Les histoires de famille ne manquent pas dans les Vies de saints. Riches et foisonnantes,
elles projettent l'image d'une cellule familiale bien vivante montrée
dans son intimité, celle du couple et de ses enfants, autour de laquelle se
déploie un groupe de parenté plus large qui sait à l'occasion être solidaire. On
perçoit pourtant dès leur lecture un double langage : sur fond de récit apparemment
réaliste, les hagiographes ont cherché à plaquer des enseignements
chrétiens. Le décor, les personnages, les gestes sont empruntés au monde réel,
mais ils sont «mis en scène» par les auteurs, comme manoeuvrés pour une
représentation.
Il reste à voir dans quelle mesure et pourquoi ils sont ainsi manipulés. Tel
est le projet de cette enquête. Étudier le discours que les hagiographes tiennent
sur la famille et le confronter à celui des autres sources contemporaines,
afin de cerner leurs codes et leurs modes de fonctionnement propres. Dégager
ainsi les messages moralisateurs que les Vitae entendent enseigner, pour
découvrir en trame de l'histoire les comportements sociaux bien réels qu'elles
ne cherchent pas à occulter.

+ + + + + + +

• [CONSIGNES DE L'EXERCICE]
**A)** Extrayez mot pour mot de l'extrait le passage qui commence aux mots « Il reste à voir » et s'arrête après les mots « pas à occulter. ».
**B)** Selon l'extrait, pour quelle raison perçoit-on un double langage dans les Vies de saints ?
Les enregistrements constituent un matériau distinct de l'extrait.

+ + + + + + +

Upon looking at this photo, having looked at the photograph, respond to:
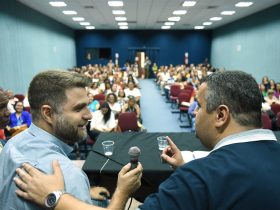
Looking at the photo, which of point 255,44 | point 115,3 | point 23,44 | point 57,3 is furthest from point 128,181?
point 255,44

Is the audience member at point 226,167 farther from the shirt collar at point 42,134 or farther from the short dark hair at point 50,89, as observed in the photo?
the short dark hair at point 50,89

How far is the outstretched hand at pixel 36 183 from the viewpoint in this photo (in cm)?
99

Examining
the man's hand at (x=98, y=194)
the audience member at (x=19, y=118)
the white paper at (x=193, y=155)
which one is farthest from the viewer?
the audience member at (x=19, y=118)

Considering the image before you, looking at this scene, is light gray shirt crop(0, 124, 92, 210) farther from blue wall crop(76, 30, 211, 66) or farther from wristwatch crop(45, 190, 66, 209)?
blue wall crop(76, 30, 211, 66)

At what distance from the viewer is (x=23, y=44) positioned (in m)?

+ + + + + + +

• [RÉPONSES ATTENDUES]
**A)**
Il reste à voir dans quelle mesure et pourquoi ils sont ainsi manipulés. Tel
est le projet de cette enquête. Étudier le discours que les hagiographes tiennent
sur la famille et le confronter à celui des autres sources contemporaines,
afin de cerner leurs codes et leurs modes de fonctionnement propres. Dégager
ainsi les messages moralisateurs que les Vitae entendent enseigner, pour
découvrir en trame de l'histoire les comportements sociaux bien réels qu'elles
ne cherchent pas à occulter.

**B)** Les hagiographes ont cherché à plaquer des enseignements chrétiens sur un récit apparemment réaliste. Le décor, les personnages et les gestes sont empruntés au monde réel, mais les auteurs les mettent en scène comme pour une représentation.